Everybody was also wise to [Fighters] having the best Chance Status cheats. More so than [Mediums] sometimes. Those Chance Status cheats were for extra plot armor to increase their rate of survival, which was the opposite with [Freaks]. A [Freak] with extra Chance Modifiers used it for something outrageously offensive. And suicidal. It was probably a good thing [Freaks] didn’t have Aura Skills, or that would be unfair for [Fighters].
So as much as Jay trained with Casey, hoping to unlock the secrets of Aura Skills, he knew he wouldn’t get it. The closest he could get to aura stuff was [Martial Gravity Superiority]. But that relied more on magic. There was the Sword of Comedy, but Jay doubted the aura of the sword could be manipulated as meticulously.
Part of these sparring sessions was learning to understand Casey’s mind frame and the forever rising ceiling Casey placed over Jay in combat prowess and aptitude. Despite all that she lacked, Casey continued to win every duel against every Champion. She had never lost a spar since the day she’d lost the commander seat because of Frank.
She always found a way to win. Even if that meant pushing her anima manipulation further than all the other [Fighters] to get past her lack of an affinity and animal spirit. It was almost painful to stand here in front of her, knowing she was the hardest working [Fighter] he knew, and fail to figure out what she needed to acquire her affinity. What would satisfy a girl who sought excellence and looked at him as the standard?
“You’re screwed up in the head, Casey,” Jay said after some thought. “You need to be locked up in a special looney bin. It’ll be a fun place. The doctors and patients are the same.”
“That’s the Champions, Jay. We’re our own doctors and patients.” Casey purred. “I wouldn’t mind you being my doctor.”
“I’m going to spritz you. Stop being bad.”
“I am a bad girl, and I like being wet. How can you stop that, Commander?”
Ugh.
She was lucky Brit wasn’t here. YoAnna was more passive about this. Jay figured Brit was more assertive. He imagined a Brit versus Casey episode would come to fruition if things with Casey didn’t chill. It wouldn’t be a spar, either. Brit would go all out.
“You need to stop, Casey,” Jay warned. “If Brit catches wind of this, it would be a Hell Circle worth of pain.”
“I don’t care.”
Jay shuddered. The fourth dimension shuddered. Somewhere in Africa, a vision of his holy wife entered Jay’s head. Brit was frowning. She caught wind of Casey’s trifling from the other side of the planet.
Oh fuck.
“Hey, Brit, babe, my beautiful wife. I got this. I totally got this. You should focus on what you’re doing,” Jay said into a wormhole. The vision of Brit gave him the coordinates he needed to project his voice. The distance was of little consequence when using gravity.

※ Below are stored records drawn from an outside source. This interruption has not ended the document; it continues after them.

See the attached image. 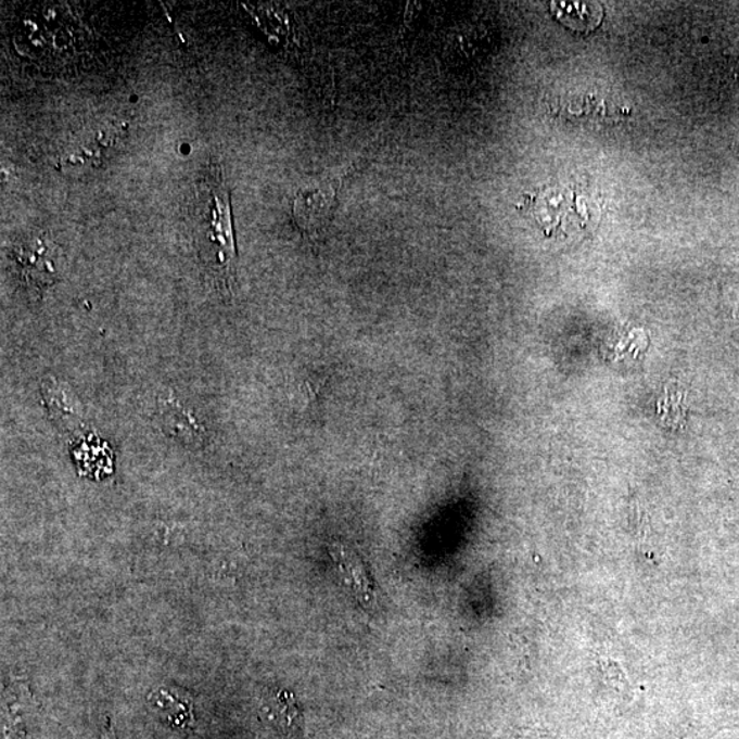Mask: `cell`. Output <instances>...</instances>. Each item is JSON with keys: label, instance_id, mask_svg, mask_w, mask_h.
Listing matches in <instances>:
<instances>
[{"label": "cell", "instance_id": "1", "mask_svg": "<svg viewBox=\"0 0 739 739\" xmlns=\"http://www.w3.org/2000/svg\"><path fill=\"white\" fill-rule=\"evenodd\" d=\"M199 215H201V245L219 279L229 282L233 279L235 243L233 233L232 208L227 182L222 173L213 170L202 183L199 192Z\"/></svg>", "mask_w": 739, "mask_h": 739}, {"label": "cell", "instance_id": "2", "mask_svg": "<svg viewBox=\"0 0 739 739\" xmlns=\"http://www.w3.org/2000/svg\"><path fill=\"white\" fill-rule=\"evenodd\" d=\"M523 208L532 213L534 219L543 227L545 233L552 234V229L563 227V222L581 219L575 193L563 190H543L526 196Z\"/></svg>", "mask_w": 739, "mask_h": 739}, {"label": "cell", "instance_id": "3", "mask_svg": "<svg viewBox=\"0 0 739 739\" xmlns=\"http://www.w3.org/2000/svg\"><path fill=\"white\" fill-rule=\"evenodd\" d=\"M334 204L335 190L332 187H314L298 192L293 204L297 227L304 234L314 238L327 227Z\"/></svg>", "mask_w": 739, "mask_h": 739}, {"label": "cell", "instance_id": "4", "mask_svg": "<svg viewBox=\"0 0 739 739\" xmlns=\"http://www.w3.org/2000/svg\"><path fill=\"white\" fill-rule=\"evenodd\" d=\"M55 245L43 238L26 239L14 250L26 281L36 286H49L56 279L54 258Z\"/></svg>", "mask_w": 739, "mask_h": 739}, {"label": "cell", "instance_id": "5", "mask_svg": "<svg viewBox=\"0 0 739 739\" xmlns=\"http://www.w3.org/2000/svg\"><path fill=\"white\" fill-rule=\"evenodd\" d=\"M330 552H332L335 568L356 599L366 608L373 607L377 601L374 585L358 555L339 543L333 545Z\"/></svg>", "mask_w": 739, "mask_h": 739}, {"label": "cell", "instance_id": "6", "mask_svg": "<svg viewBox=\"0 0 739 739\" xmlns=\"http://www.w3.org/2000/svg\"><path fill=\"white\" fill-rule=\"evenodd\" d=\"M562 113L571 123H613V120L627 117L625 107L617 106L606 101L604 98L585 93V95H571L562 103Z\"/></svg>", "mask_w": 739, "mask_h": 739}, {"label": "cell", "instance_id": "7", "mask_svg": "<svg viewBox=\"0 0 739 739\" xmlns=\"http://www.w3.org/2000/svg\"><path fill=\"white\" fill-rule=\"evenodd\" d=\"M150 705L161 721L171 727L183 728L193 722V701L186 690L161 688L152 691Z\"/></svg>", "mask_w": 739, "mask_h": 739}, {"label": "cell", "instance_id": "8", "mask_svg": "<svg viewBox=\"0 0 739 739\" xmlns=\"http://www.w3.org/2000/svg\"><path fill=\"white\" fill-rule=\"evenodd\" d=\"M270 725L285 736H295L303 730V714L293 695L286 690L270 693L262 708Z\"/></svg>", "mask_w": 739, "mask_h": 739}, {"label": "cell", "instance_id": "9", "mask_svg": "<svg viewBox=\"0 0 739 739\" xmlns=\"http://www.w3.org/2000/svg\"><path fill=\"white\" fill-rule=\"evenodd\" d=\"M41 393L51 417L60 422L62 428L72 430L80 426L82 416L73 393L65 391L54 379L43 381Z\"/></svg>", "mask_w": 739, "mask_h": 739}, {"label": "cell", "instance_id": "10", "mask_svg": "<svg viewBox=\"0 0 739 739\" xmlns=\"http://www.w3.org/2000/svg\"><path fill=\"white\" fill-rule=\"evenodd\" d=\"M164 423L171 436L187 444L202 443V428L190 413L178 406L167 405L164 410Z\"/></svg>", "mask_w": 739, "mask_h": 739}, {"label": "cell", "instance_id": "11", "mask_svg": "<svg viewBox=\"0 0 739 739\" xmlns=\"http://www.w3.org/2000/svg\"><path fill=\"white\" fill-rule=\"evenodd\" d=\"M738 152H739V146H738Z\"/></svg>", "mask_w": 739, "mask_h": 739}]
</instances>
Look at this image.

Jay watched his wife’s full lips move as she talked. He wanted to kiss her like the first time. And the last. He wanted to explore her again. And he wanted her to be of service to him once more. It was a struggle to push his wants aside and focus on reading her lips. Then the vision cut off, leaving an impression.
Fury.
Righteous.
Fury.
“You have two options,” Jay said to Casey, feeling like a ghost of a man. “When Brit sees you again, you either kowtow at her feet. Or prepare for a beating. Then she will make you kowtow and more.”
“I’m not kowtowing to another Champion.”
“Then it’s a fight you’re asking for, Casey.”
“If I beat your wife, will you go on a date with me?”
“No.”
“I’ll still beat your wife, anyway.” Casey smirked. “It’ll be satisfying if it’s in front of the other one, too.”
“I never thought I’ll meet someone with anime levels of ego like mine,” Jay said. “Are you sure we can’t be friends?”
“We can’t.”
“Are you super sure?”
“Very sure,” she growled playfully.
Damn. He would have to ask again after the dust settled from the Brit versus Casey showdown.